Belgeselin altyazı çalışması (İngilizce ve Boşnakça) ile ilgili henüz bir teşebbüste bulunmadık. Sebebi ise çekim senaryosunun nihai halini henüz almamış olması.

Belgeselin başında ve sonunda yer alacak drama ile ilgili oyuncu seçimi ve mekan çalışmalarımız sürüyor. Muhtemelen yarın (21 Temmuz) en azından mekan konusu netleşecek.

Pazartesi veya salı (22-23 Temmuz) tekrar görüşmek üzere.


8 Temmuz 2013 Pazartesi

İLK AŞAMANIN SONU

Bugün sabah erkenden Pazaryeri'nin canlı halini çektik. Dünkü Pazaryeri çekimlerimizde pazar boştu.


Ardından Sarajevo Spring'e, Saraybosna'daki su kaynağına gittik. Faytonda Gopro kullandık ama görüntüler yolların bozuk olmasından dolayı sınırlı bir şekilde kullanılabilecek. Harika olduğunu düşündüğümüz çekimler yaptık.

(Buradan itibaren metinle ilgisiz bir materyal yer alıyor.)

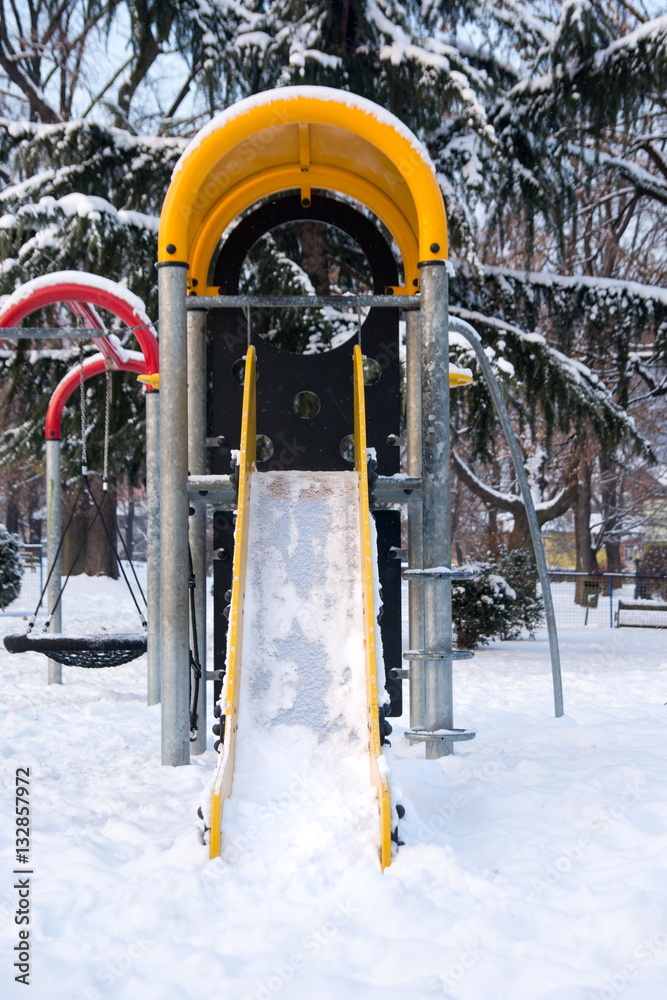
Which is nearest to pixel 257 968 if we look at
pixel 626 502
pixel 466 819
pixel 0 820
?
pixel 466 819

Son durağımız Hayat Tüneli'ydi. Savaş yıllarının özetiydi adeta.










Sırada arabamızla vedalaşmak vardı. Çok kahrımızı çekti ve bizi hiç üzmedi.




Sonunda İstanbul'dayız. Tripodumuz Amsterdam uçağının bagajlarına karıştığı için 9 numaralı bagaj alım alanında 1,5 saat bekledik. Olacak artık o kadar.

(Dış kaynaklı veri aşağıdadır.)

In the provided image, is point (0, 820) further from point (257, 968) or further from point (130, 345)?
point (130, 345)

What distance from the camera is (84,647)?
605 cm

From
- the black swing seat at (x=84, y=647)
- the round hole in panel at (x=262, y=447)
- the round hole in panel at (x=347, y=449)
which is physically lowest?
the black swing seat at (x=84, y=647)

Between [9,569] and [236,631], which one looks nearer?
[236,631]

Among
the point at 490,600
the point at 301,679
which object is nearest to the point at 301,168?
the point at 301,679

Başta Nihat Çeliker olmak üzere herkese teşekkür ederiz.
Mustafa Çetin


7 Temmuz 2013 Pazar

SARAYBOSNA

Bugün esasta son çekim günümüzdü. Verimli bir gün olduğu söylenebilir. Sabah ilk iş olarak Osmanlı tabyasına çıktık. Osmanlı kalesinin çekimlerini uzaktan yaptık. Çünkü aşağıda şehirde çok ayrıntı işimiz vardı.

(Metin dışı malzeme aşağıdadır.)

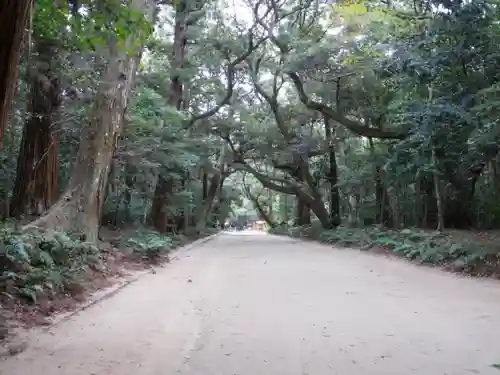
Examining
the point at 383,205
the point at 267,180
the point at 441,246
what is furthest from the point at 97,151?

Ardından Nihat Abi bütün Saraybosna'yı çepeçevre saran şehitlik ve şehitlik olarak da kullanılan mezarlıkların uzak çekimlerini yaptı. 

Aliya İzzetbegoviç'in mezarını ziyaret ettik ve çok ayrıntılı çekimler yaptık.





Sonaraki durağımız diğer köprülere nazaran daha az bilinen Keçi Köprüsü'ndeydi. (Kozija Çuprıya) Şehrin dışında ve orman içinde bir köprü. Çok güzel bir köprü ve bulunduğu yerle bütünleşmiş bir havası var.






Sonraki durağımız,  Latin Köprüsü'nün şaşalı hayatı yüzünden pek hatırlanmayan Şehir Köprüsü adlı Osmanlı eseriydi. Sessiz sedasız ama görevinin başında bir hali var.



İnat Kuça tam da Şehir Köprüsü'nün yanı başında.  Evini kamulaştırmak isteyen Avusturya Macaristan İmp. idarecilerine kök söktüren bir İnatçı Boşnağın hikayesi gizli bu evde.



Sırada savaşın ilk trajedilerinden biri olana şehir içindeki patlamanın olduğu yere konulan şilti görüntüledik. Bu ülkenin her yeri, her köşesinde oturup ağlanacak bir yer var ne yazık ki.

Hemen ardından savaşın bitimine bir şekilde ivme kazandıran pazar yerindeki patlamanın yaşatıldığı alana geldik. Her yere bir şekilde sinmiş acıların görüntülerini kaydettik.









Yogoslavya için ölen Boşnak, Sırp ve Hırvatlar için hazırlanmış bir çeşit anıt olan yanan ateşin önünde çekimlerimizi yaptık.Bu bölgede ölenler için çok anıt var. İnşallah bundan sonraki anıtlar yaşayanlar için olur.




Gazi Hüsrev Paşa Cami ve şehir içi ayrıntılarla günü tamamladık.




Böylece çekimlerimizi tamamladık. yarın uçağımız saat 2'de. O saate kadar eksik gediğimiz varsa onları da çekeceğiz. Ardından da ver elini ana vatan.